The very first prediction of the Second Coming of Christ was made by Christ himself. In a number of places in Matthew and in Luke, Jesus tells his disciples that some of them would still be alive when God’s Kingdom came into being on Earth, (See Matthew 23:34). And in 1 Thessalonians Paul writes about the imminent return of Jesus.

Of course, these early predictions didn’t come true, so later Christians had to start interpreting them symbolically if they were to hold on to their cherished belief that the bible is the infallible word of God. But very early Christians were all pretty convinced that their generation would be the last.

Every generation of Christians since Jesus has had its share of prophets of doom. Saint Clement I predicted the Second Coming in 90 CE. In the second century, prophets of the Montanist movement predicted that Jesus would return sometime during their lifetime. In the fourth century, Hilary of Poitiers and his protégés predicted various dates for the end sometime before 400 CE.

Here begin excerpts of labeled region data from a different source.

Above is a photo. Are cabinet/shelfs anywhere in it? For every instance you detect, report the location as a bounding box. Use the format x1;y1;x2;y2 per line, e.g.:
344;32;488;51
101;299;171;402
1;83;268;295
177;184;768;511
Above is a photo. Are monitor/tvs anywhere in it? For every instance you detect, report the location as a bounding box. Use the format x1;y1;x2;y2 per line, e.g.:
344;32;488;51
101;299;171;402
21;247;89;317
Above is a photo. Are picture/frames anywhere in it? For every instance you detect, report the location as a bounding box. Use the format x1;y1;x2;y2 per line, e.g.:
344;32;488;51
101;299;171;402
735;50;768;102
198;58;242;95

The year 1000 was a favorite target of end-time predictions by Christians in Europe back then. In fact, they went so far as to dig up the body of Charlemagne because, according to legend, an emperor was to rise from slumber to fight the antichrist. The year 1033 was also rife with end-time predictions because it was supposedly the 1000th anniversary of the Crucifixion.

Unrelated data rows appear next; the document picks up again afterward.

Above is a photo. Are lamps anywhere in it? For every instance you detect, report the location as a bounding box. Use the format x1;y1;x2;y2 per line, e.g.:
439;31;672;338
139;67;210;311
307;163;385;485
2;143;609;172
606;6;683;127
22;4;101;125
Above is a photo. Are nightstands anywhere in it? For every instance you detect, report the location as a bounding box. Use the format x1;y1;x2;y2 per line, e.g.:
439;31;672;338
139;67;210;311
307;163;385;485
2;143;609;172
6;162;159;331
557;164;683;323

The 1800s were full of predictions by Christians who thought the end was near. Joseph Smith and William Miller were two well-known prophets of doom who went on to be the founders of modern day churches after their predictions failed. The gullible apparently would rather watch and wait for decades or centuries rather than admit that they had been taken in by charlatans.

Throughout my adult life, the more I read of all the failed prophecies of the end of the world, the more convinced I became that it’s all just gibberish. It’s bizarre and absurd that even in the 21st century people are still very serious about their belief in the end times or the rapture.

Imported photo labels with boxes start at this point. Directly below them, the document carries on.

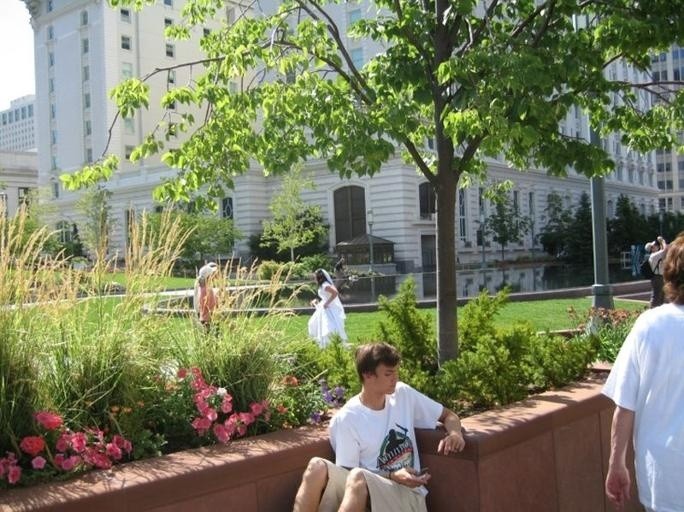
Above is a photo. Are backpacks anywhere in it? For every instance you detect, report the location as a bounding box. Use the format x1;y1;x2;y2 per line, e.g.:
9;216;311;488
639;257;661;280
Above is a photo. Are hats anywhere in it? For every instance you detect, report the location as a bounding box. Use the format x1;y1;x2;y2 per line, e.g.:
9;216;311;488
197;265;216;281
645;240;656;253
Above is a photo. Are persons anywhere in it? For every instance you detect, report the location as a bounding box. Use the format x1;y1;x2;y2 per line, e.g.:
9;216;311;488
198;266;218;331
644;236;668;309
292;341;465;512
307;269;348;350
334;258;346;278
193;262;217;319
601;235;684;512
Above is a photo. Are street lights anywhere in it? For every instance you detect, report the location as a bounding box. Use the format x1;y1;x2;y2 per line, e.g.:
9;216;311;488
367;209;376;303
480;214;487;290
659;212;664;236
571;9;625;339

The end of the world probably will happen one day. A comet or asteroid could strike and kill us all. A supervolcano could erupt and send humanity back to the Stone Age. Nuclear war could wipe us all out. But I don’t see it happening soon. And a belief in the Rapture or a second return of Jesus is simply unpardonable. It’s just not going to happen, folks. And I can predict that with 100-percent assuredness. That’s right, instead of predicting a date for the Second Coming, I’m going to predict that the Second Coming will never happen simply because the first coming involved just a mortal human like everyone else.

I just hope that fundamentalist parents are not scaring the bejesus out of their offspring by bringing them up in an environment that elicits fear that they may never grow up. But I know that is, indeed, happening. And it’s a shame. It’s a form of child abuse and it shouldn’t be tolerated by a civilized society.